SUPPLIED ENTRIES =

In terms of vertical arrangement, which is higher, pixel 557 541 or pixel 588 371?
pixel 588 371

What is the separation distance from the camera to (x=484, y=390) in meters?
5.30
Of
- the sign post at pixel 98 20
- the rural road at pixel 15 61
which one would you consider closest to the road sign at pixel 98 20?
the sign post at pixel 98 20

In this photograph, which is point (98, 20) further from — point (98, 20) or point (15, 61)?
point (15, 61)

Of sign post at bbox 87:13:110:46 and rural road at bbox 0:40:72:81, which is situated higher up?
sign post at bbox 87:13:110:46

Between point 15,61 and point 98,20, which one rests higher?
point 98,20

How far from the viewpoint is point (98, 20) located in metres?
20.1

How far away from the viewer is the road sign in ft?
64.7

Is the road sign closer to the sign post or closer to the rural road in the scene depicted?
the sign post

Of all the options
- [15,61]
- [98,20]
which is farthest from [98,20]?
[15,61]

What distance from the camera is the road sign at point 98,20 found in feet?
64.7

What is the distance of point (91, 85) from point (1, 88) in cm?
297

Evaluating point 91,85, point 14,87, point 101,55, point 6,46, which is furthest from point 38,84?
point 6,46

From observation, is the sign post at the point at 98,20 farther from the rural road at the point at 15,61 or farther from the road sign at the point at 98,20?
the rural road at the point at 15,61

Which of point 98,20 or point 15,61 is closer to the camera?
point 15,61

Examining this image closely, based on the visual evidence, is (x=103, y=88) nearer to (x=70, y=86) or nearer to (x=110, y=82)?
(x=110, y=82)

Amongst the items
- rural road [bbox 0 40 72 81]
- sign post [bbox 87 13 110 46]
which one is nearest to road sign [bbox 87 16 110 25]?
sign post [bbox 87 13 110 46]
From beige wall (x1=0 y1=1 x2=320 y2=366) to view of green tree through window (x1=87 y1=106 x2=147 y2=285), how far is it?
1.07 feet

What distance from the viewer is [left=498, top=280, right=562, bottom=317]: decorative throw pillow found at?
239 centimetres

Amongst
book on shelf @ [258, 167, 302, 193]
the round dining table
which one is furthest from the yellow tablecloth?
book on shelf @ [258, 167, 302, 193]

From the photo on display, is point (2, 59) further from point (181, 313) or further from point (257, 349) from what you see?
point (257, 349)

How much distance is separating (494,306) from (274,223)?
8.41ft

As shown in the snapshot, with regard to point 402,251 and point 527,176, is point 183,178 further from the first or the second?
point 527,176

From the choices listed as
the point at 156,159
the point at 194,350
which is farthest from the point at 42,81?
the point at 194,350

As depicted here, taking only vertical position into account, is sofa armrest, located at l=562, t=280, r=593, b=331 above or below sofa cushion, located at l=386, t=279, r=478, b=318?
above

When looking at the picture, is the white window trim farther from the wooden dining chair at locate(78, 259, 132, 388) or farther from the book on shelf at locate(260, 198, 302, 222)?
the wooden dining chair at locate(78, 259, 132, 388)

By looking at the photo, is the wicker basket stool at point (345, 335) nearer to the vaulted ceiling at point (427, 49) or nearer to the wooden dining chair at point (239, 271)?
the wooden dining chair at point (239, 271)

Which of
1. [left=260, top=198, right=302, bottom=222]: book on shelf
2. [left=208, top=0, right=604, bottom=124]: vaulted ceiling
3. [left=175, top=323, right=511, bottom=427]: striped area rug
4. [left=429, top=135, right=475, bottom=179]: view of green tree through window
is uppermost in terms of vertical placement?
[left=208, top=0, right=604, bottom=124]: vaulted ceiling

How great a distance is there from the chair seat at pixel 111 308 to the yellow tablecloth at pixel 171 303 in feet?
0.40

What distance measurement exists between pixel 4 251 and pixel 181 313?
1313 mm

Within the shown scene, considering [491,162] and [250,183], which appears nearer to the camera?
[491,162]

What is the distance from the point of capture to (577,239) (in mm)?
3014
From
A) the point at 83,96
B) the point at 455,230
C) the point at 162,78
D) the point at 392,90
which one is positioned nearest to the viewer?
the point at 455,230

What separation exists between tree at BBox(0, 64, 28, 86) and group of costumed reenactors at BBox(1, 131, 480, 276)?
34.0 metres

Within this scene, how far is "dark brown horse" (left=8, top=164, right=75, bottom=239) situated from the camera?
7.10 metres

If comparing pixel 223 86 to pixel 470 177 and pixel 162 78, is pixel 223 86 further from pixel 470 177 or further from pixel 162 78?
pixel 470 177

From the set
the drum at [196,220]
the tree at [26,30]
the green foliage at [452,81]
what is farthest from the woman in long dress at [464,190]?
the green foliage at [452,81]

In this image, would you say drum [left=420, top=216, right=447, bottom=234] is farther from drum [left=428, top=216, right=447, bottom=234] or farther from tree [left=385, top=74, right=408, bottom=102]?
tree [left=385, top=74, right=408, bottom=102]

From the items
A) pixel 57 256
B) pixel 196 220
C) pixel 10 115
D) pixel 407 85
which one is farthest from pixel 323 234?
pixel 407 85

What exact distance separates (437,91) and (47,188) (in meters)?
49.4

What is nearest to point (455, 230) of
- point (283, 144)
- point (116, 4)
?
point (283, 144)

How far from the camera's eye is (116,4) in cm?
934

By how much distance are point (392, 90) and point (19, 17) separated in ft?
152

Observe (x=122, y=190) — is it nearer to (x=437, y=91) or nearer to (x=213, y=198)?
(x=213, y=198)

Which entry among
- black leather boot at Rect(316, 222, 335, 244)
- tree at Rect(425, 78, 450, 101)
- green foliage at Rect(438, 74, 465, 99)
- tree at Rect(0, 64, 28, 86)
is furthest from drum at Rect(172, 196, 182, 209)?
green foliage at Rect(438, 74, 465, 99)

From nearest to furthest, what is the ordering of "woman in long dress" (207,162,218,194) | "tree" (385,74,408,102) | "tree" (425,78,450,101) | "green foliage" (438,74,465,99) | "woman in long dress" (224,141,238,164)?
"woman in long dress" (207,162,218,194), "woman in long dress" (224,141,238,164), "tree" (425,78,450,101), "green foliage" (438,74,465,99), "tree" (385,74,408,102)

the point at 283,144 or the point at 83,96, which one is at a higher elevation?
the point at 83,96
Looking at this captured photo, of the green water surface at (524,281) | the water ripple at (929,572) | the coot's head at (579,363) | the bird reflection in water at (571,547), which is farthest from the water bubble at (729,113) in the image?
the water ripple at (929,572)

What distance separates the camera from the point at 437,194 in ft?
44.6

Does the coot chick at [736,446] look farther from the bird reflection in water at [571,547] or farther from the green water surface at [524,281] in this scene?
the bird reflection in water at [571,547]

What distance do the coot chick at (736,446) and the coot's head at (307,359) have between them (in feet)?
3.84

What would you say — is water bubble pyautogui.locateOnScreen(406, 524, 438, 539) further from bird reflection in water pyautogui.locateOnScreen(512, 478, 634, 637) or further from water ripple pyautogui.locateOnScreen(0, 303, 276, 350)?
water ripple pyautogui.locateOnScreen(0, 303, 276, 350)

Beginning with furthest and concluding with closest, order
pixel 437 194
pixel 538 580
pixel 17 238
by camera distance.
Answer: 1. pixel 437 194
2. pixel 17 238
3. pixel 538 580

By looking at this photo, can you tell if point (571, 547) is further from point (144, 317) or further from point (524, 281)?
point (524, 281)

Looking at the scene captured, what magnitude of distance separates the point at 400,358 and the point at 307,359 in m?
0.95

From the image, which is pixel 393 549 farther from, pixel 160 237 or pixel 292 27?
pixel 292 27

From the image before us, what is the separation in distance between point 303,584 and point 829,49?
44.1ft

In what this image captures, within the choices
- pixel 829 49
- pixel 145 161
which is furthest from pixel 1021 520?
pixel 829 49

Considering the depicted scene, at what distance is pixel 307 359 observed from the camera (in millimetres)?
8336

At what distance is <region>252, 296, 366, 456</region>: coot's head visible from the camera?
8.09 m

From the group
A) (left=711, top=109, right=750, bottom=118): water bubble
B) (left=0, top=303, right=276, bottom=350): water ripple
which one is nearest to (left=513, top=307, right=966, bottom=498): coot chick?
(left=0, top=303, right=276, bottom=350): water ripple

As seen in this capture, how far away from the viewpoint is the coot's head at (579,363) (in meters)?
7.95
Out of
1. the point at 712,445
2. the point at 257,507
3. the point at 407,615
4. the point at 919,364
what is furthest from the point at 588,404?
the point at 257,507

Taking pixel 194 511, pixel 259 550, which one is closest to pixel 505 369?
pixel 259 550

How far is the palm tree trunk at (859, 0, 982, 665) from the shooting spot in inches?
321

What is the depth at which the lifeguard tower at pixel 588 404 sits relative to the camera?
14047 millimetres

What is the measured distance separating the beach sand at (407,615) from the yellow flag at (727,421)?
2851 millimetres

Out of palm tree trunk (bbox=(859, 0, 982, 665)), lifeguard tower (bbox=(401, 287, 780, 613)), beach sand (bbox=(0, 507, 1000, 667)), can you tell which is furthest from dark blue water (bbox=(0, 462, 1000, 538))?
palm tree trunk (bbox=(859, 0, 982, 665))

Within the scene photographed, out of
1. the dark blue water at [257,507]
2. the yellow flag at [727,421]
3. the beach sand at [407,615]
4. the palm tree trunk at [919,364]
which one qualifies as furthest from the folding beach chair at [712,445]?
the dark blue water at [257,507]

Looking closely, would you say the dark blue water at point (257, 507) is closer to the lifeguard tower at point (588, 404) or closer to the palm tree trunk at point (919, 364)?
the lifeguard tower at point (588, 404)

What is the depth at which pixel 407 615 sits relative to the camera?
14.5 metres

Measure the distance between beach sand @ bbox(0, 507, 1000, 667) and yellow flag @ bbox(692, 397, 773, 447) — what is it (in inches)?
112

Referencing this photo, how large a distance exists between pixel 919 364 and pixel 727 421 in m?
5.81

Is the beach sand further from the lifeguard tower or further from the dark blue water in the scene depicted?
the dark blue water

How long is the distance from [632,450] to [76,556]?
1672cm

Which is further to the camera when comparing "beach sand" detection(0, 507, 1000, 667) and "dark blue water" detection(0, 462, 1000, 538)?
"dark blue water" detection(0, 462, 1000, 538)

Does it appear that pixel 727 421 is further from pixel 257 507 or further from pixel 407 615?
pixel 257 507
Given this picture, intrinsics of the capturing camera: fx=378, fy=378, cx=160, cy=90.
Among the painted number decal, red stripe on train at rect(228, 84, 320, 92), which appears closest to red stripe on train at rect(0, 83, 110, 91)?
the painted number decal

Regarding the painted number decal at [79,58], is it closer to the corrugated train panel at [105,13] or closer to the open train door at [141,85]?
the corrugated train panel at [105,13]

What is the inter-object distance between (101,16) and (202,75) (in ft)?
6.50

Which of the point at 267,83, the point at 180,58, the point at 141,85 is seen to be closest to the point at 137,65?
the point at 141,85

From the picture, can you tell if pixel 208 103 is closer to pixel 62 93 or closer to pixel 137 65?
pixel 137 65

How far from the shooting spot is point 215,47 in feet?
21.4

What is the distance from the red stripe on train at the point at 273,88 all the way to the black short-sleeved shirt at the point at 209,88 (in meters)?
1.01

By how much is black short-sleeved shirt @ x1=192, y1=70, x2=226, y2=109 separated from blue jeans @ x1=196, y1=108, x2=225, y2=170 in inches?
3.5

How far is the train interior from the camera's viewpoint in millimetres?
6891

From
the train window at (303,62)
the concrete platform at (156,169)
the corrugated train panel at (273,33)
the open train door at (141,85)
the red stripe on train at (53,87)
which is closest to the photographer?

TO BE DONE = Rewrite the records starting at the line containing "Is the beach" and ending at the end of the records, changing "concrete platform" to "stone platform" and leaving everything else unchanged.

ANSWER =
Is the beach sand further from the lifeguard tower or further from the dark blue water in the scene depicted?
the dark blue water

How long is the distance from [632,450] to [76,556]?
1672cm

Which is further to the camera when comparing "beach sand" detection(0, 507, 1000, 667) and "dark blue water" detection(0, 462, 1000, 538)?
"dark blue water" detection(0, 462, 1000, 538)

Does it appear that pixel 727 421 is further from pixel 257 507 or further from pixel 407 615?
pixel 257 507
Given this picture, intrinsics of the capturing camera: fx=378, fy=378, cx=160, cy=90.
Among the painted number decal, red stripe on train at rect(228, 84, 320, 92), which appears closest to red stripe on train at rect(0, 83, 110, 91)?
the painted number decal

Regarding the painted number decal at [79,58], is it closer to the corrugated train panel at [105,13] or closer to the open train door at [141,85]?
the corrugated train panel at [105,13]

What is the inter-object distance between (101,16) and (202,75) (in ft)?
6.50

Which of the point at 267,83, the point at 180,58, the point at 141,85 is seen to be closest to the point at 137,65?
the point at 141,85

From the picture, can you tell if pixel 208 103 is closer to pixel 62 93 or closer to pixel 137 65?
pixel 137 65

How far from the shooting spot is point 215,47 in feet?
21.4

What is the distance from the red stripe on train at the point at 273,88 all the way to the black short-sleeved shirt at the point at 209,88 (in meters)?
1.01

By how much is black short-sleeved shirt @ x1=192, y1=70, x2=226, y2=109 separated from blue jeans @ x1=196, y1=108, x2=225, y2=170 in inches?
3.5

How far is the train interior from the camera's viewpoint in millimetres?
6891

From
the train window at (303,62)
the stone platform at (156,169)
the corrugated train panel at (273,33)
the open train door at (141,85)
the red stripe on train at (53,87)
which is closest to the photographer?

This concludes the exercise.